Data provided =>

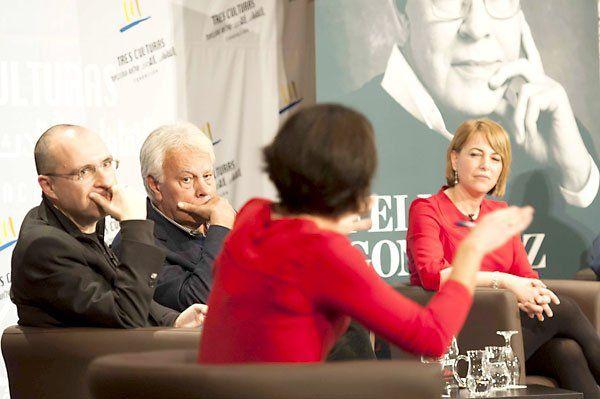 Con Felipe González y la periodista Mabel Mata de Canal Sur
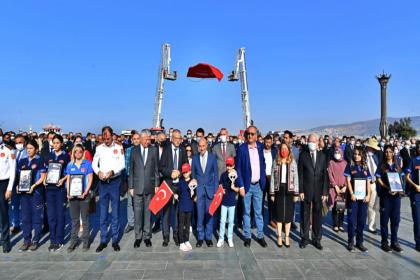 Tunç Soyer: Hem İzmir'e hem de ülkemize umut olmayı başardık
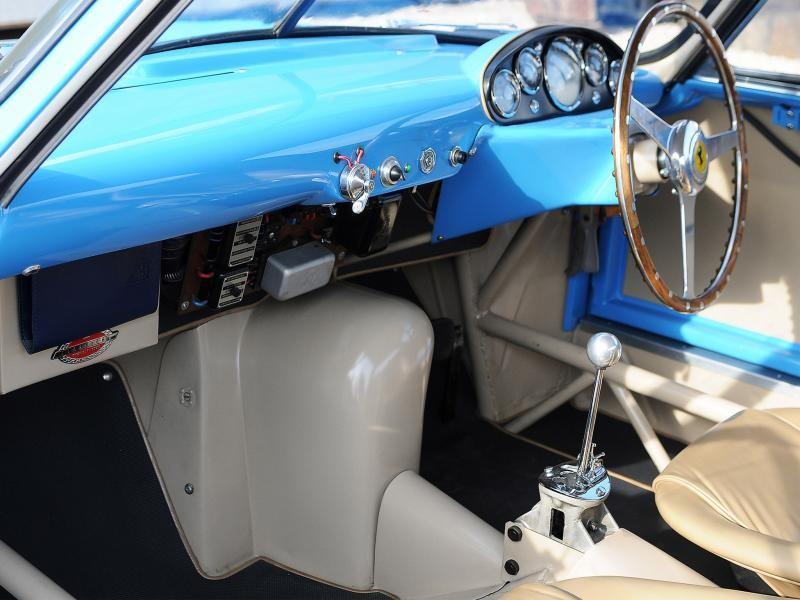 Руль, коробка передач, бежевый салон Ferrari 500 Mondial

Task objective =>
Retype the data word for word and keep the pictures out of it.

Output for this exercise =>
 Con Felipe González y la periodista Mabel Mata de Canal Sur
 Tunç Soyer: Hem İzmir'e hem de ülkemize umut olmayı başardık
 Руль, коробка передач, бежевый салон Ferrari 500 Mondial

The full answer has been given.